PROVIDED PASSAGE:
......

Have you thought about attending college?
I'm not asking if you attended college, I'm asking if you thought about it. For example, did you ask yourself, why you should go? Did you think about what you would major in, and why? Did you consider what the benefits of higher education would be?

I'm inclined to believe that most would think these questions are valid and are far from "meaningless". And yeah, I am aware that many people go to college just because their parents tell them that they should.

I played football in highschool. I thought about that before I did it. In retrospect, I wish I would have thought about it more because I absolutely hated it. Some things about it were good, but most of it, I just didn't like. But I did think about it. I just thought wrong. Twice(I played two seasons). Of course, aforementioned parental influence did have an effect on my decision(not wanting to disappoint...etc).



Jones

Bronson 06-04-2005 01:59 AM

Re: Too many expectations?
 
I don't think anyone is saying DON'T think about aikido. I think they are saying that you've thought about it, gotten some input, now it's time to try it...next step.

You can read about, talk about, and learn about riding a bike but you'll never really know what it's like until you get on one and go.

Get pedaling! :D

Bronson

Ben Eaton 06-04-2005 08:33 AM

Re: Too many expectations?
 
I agree with Bronson. I've been doing Aikido for a short time, my 8th lesson was today, but before I began I was thinking about it a lot, would it be right for me, would it be what I expected, or better or worse?

The thing that clinched it for me was when I went to my sensei's house (the man who was going to be my sensei) and he sat me down, explained about the art, and above all, demonstrated some of the physical aspects. After all, that was what I would be doing in the classes. After that I had no doubt that I would be attending the dojo, and after the first lesson sensei asked me if I felt I wanted to continue to learn it.
The answer was a resounding "Yes", which I could only be sure of after first trying the art for myself.

......

SUPPLIED INFORMATION:
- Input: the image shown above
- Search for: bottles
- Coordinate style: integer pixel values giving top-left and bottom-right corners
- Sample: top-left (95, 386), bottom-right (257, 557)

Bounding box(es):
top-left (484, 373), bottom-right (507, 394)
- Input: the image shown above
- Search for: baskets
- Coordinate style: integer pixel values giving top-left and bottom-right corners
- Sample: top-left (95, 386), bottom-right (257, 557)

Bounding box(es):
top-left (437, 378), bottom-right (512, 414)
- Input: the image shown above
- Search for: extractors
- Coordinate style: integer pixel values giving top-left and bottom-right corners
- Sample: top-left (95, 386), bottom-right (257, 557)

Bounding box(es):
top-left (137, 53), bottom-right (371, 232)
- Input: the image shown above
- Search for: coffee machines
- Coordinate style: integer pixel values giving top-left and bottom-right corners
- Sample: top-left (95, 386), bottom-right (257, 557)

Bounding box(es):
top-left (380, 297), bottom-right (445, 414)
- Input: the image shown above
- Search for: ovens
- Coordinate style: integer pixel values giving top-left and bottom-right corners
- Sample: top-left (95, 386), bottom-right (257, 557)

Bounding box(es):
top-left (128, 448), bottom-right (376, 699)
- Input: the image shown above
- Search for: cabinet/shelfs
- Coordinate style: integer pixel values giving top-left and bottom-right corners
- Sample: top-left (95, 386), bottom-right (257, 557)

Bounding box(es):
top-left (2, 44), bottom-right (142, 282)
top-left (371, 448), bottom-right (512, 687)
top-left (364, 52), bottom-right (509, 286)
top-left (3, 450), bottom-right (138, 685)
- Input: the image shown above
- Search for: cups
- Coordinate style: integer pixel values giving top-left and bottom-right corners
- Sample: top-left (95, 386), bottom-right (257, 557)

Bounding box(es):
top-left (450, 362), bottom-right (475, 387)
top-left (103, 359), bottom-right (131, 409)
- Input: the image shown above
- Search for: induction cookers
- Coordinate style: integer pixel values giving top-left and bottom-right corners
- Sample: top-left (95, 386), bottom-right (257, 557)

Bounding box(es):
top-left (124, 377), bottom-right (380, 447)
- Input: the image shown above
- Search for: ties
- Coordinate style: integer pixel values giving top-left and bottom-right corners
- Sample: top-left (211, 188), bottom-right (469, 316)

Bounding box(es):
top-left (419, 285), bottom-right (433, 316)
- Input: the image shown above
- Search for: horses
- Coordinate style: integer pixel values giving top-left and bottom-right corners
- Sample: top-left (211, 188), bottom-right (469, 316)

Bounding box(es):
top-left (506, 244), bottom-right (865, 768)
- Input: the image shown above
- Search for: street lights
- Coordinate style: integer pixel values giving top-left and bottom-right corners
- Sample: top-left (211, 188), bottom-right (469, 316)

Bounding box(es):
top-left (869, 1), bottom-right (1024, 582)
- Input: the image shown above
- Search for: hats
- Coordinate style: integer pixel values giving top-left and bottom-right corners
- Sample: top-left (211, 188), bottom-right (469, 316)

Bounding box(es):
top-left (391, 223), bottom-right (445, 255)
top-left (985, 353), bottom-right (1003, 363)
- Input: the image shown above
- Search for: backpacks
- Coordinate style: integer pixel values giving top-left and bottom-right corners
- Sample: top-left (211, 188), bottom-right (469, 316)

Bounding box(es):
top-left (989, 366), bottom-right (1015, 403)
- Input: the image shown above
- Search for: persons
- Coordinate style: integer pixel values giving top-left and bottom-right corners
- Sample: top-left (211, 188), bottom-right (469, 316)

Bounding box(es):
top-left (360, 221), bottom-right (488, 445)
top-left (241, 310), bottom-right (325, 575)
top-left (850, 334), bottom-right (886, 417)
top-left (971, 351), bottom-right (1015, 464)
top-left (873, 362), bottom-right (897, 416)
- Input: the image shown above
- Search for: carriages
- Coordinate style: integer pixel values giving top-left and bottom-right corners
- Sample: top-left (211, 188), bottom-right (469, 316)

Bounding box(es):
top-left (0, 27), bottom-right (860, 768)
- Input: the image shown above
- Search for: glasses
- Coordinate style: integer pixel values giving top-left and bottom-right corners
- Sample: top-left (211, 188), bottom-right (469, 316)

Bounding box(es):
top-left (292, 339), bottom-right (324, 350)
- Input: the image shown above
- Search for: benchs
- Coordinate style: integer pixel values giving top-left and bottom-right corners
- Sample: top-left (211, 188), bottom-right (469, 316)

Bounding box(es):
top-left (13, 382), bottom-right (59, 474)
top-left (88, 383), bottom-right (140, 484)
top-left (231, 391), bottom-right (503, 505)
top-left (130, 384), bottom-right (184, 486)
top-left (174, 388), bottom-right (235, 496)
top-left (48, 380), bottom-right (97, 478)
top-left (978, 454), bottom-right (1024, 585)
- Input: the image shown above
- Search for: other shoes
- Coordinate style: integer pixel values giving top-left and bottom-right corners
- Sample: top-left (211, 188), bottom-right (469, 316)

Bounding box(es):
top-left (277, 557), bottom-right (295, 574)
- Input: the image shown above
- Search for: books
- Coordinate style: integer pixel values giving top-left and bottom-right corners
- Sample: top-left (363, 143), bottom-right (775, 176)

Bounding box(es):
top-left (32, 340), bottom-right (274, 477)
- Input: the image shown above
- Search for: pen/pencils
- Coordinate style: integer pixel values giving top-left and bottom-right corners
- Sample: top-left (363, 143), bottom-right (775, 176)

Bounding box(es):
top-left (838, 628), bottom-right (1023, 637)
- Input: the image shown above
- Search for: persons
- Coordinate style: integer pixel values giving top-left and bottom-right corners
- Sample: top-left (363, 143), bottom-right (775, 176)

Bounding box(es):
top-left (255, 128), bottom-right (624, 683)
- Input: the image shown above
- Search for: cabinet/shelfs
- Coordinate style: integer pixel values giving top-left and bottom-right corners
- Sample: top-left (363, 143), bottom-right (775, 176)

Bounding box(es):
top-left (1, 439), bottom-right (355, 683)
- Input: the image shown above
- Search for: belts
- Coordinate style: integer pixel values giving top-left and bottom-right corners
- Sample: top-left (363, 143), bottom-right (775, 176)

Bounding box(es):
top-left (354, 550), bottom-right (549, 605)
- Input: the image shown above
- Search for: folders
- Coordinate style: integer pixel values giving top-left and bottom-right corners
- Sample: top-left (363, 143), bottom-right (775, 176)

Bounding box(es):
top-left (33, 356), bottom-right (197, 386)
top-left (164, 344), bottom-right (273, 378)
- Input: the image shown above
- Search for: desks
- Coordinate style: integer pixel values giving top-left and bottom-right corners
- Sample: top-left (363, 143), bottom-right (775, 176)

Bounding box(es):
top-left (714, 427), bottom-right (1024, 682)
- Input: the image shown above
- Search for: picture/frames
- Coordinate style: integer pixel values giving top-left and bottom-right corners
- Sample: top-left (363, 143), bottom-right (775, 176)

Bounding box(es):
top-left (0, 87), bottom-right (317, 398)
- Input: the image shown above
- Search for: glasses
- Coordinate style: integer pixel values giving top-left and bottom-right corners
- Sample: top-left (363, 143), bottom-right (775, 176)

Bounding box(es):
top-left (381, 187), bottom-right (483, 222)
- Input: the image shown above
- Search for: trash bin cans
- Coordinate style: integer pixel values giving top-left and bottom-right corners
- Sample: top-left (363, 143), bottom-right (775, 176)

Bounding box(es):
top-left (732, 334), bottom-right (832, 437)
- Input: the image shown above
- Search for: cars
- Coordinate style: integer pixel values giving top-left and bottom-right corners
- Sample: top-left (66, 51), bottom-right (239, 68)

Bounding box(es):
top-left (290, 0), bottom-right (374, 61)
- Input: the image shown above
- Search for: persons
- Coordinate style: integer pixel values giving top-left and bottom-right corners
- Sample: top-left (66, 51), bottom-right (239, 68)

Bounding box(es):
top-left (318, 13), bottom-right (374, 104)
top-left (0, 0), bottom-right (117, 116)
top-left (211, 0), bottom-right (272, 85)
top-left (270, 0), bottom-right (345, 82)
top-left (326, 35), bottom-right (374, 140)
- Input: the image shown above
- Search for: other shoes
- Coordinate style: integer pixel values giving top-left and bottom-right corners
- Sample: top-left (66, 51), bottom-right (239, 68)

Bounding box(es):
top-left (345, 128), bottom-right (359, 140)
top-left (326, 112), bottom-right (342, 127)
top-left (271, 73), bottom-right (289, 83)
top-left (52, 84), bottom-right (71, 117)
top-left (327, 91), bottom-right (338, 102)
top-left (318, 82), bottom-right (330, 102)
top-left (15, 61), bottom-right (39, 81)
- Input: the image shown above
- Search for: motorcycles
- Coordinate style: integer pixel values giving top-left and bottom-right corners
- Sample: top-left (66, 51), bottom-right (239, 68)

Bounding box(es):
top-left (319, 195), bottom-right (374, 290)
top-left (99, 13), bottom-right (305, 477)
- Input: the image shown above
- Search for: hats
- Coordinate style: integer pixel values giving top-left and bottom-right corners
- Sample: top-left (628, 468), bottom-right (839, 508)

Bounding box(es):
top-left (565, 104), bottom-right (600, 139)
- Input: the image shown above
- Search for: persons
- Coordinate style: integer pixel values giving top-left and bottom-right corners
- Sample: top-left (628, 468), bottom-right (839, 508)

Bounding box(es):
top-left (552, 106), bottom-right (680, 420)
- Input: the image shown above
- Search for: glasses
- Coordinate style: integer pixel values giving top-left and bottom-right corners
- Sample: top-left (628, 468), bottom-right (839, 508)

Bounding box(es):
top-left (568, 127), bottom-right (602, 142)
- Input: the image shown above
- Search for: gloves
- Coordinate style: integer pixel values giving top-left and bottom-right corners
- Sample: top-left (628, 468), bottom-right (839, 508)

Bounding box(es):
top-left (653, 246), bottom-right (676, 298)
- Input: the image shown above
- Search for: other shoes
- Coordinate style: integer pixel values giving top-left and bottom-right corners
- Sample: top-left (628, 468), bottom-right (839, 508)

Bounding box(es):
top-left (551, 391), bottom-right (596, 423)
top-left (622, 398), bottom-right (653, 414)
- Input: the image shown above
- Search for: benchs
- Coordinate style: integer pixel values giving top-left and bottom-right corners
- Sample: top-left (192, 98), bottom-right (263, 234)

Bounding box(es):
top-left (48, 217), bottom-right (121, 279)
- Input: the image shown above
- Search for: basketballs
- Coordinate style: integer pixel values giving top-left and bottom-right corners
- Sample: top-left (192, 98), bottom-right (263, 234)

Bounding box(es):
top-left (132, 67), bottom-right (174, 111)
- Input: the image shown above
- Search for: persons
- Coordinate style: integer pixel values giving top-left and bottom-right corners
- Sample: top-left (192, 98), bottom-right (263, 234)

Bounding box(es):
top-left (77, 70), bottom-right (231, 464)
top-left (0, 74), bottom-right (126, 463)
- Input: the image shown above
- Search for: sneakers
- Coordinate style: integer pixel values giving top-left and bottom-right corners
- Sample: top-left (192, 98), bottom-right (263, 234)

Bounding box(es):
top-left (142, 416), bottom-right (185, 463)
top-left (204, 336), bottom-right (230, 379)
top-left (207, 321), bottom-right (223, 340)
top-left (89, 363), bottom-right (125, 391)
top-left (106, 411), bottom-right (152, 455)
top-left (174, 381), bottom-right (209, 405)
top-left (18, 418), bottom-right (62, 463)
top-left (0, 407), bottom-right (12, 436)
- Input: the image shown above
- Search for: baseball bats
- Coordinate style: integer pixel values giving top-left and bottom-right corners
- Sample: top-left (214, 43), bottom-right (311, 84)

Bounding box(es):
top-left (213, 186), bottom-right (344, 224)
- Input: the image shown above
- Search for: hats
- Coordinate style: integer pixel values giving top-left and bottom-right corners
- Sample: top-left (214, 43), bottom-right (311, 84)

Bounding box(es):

......

DESCRIPTION OF THE TASK:
Can you copy out the entire aikido forum thread from the top of the page, word for word?

WRITTEN ANSWER:
Have you thought about attending college?
I'm not asking if you attended college, I'm asking if you thought about it. For example, did you ask yourself, why you should go? Did you think about what you would major in, and why? Did you consider what the benefits of higher education would be?

I'm inclined to believe that most would think these questions are valid and are far from "meaningless". And yeah, I am aware that many people go to college just because their parents tell them that they should.

I played football in highschool. I thought about that before I did it. In retrospect, I wish I would have thought about it more because I absolutely hated it. Some things about it were good, but most of it, I just didn't like. But I did think about it. I just thought wrong. Twice(I played two seasons). Of course, aforementioned parental influence did have an effect on my decision(not wanting to disappoint...etc).



Jones

Bronson 06-04-2005 01:59 AM

Re: Too many expectations?
 
I don't think anyone is saying DON'T think about aikido. I think they are saying that you've thought about it, gotten some input, now it's time to try it...next step.

You can read about, talk about, and learn about riding a bike but you'll never really know what it's like until you get on one and go.

Get pedaling! :D

Bronson

Ben Eaton 06-04-2005 08:33 AM

Re: Too many expectations?
 
I agree with Bronson. I've been doing Aikido for a short time, my 8th lesson was today, but before I began I was thinking about it a lot, would it be right for me, would it be what I expected, or better or worse?

The thing that clinched it for me was when I went to my sensei's house (the man who was going to be my sensei) and he sat me down, explained about the art, and above all, demonstrated some of the physical aspects. After all, that was what I would be doing in the classes. After that I had no doubt that I would be attending the dojo, and after the first lesson sensei asked me if I felt I wanted to continue to learn it.
The answer was a resounding "Yes", which I could only be sure of after first trying the art for myself.